Which of the following should the nurse expect as an intervention in a child in the recovery phase of GBS? 1. Assess for respiratory compromise. 2. Assess for swallowing difficulties. 3. Evaluate neuropsychological functioning. 4. Begin an active physical therapy program

4. Beginning active physical therapy is important for helping muscle recovery and preventing contractures. TEST-TAKING HINT: The test taker must know the normal progress of the disease. A hint is provided by the word "recovery" in the question

The Gower sign for assessing Duchenne muscular dystrophy can be elicited by having a patient do which of the following? 1. Close the eyes and touch the nose with alternating index fingers. 2. Hop on one foot and then the other. 3. Bend from the waist to touch the toes. 4. Walk like a duck and rise from a squatting position.

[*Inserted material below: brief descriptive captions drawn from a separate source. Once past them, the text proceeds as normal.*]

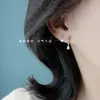 Pendientes pequeños de circonita con forma de gota de agua de diamante, elegantes, exquisitos, pequeños y combinables para mujer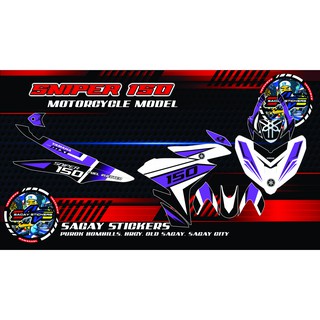 Decals Sticker Motorcycle Decals For Sniper 150 008 One Piece Red Shopee Philippines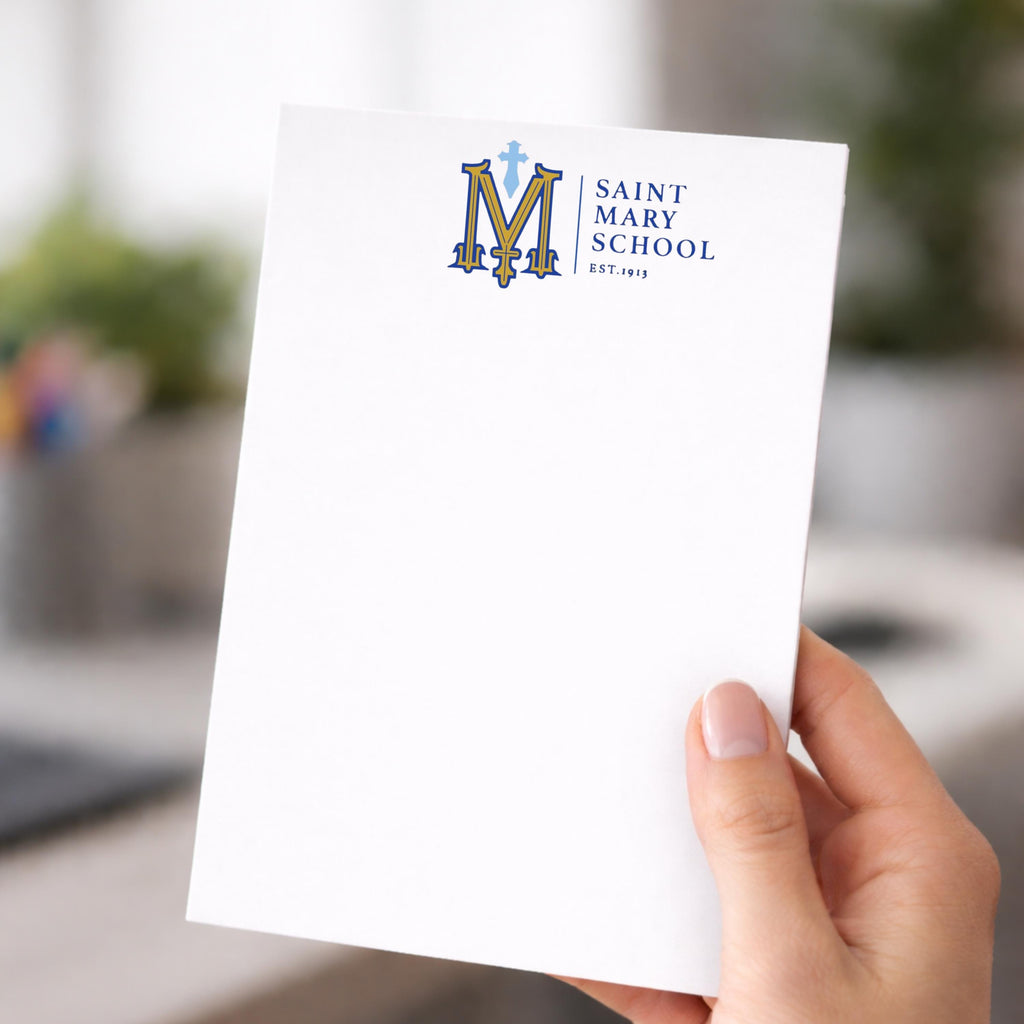 Personalized Notepads ,Available in 5 Sizes ,Custom Name or Logo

4. Children with muscular dystrophy display the Gower sign, which is great difficulty rising and standing from a squatting position due to the lack of muscle strength. TEST-TAKING HINT: By eliminating cerebral activities, the test taker would know that the Gower sign assists in measuring leg strength

The parent of an infant asks the nurse what to watch for to determine if the infant has CP. The nurse should reply which of the following? 1. If the infant cannot sit up without support before 8 months. 2. If the infant demonstrates tongue thrust before 4 months. 3. If the infant has poor head control after 2 months. 4. If the infant has clenched fists after 3 months.

4. Clenched fists after 3 months of age may be a sign of CP. TEST-TAKING HINT: The test taker must know normal developmental milestones to identify those that are abnormal.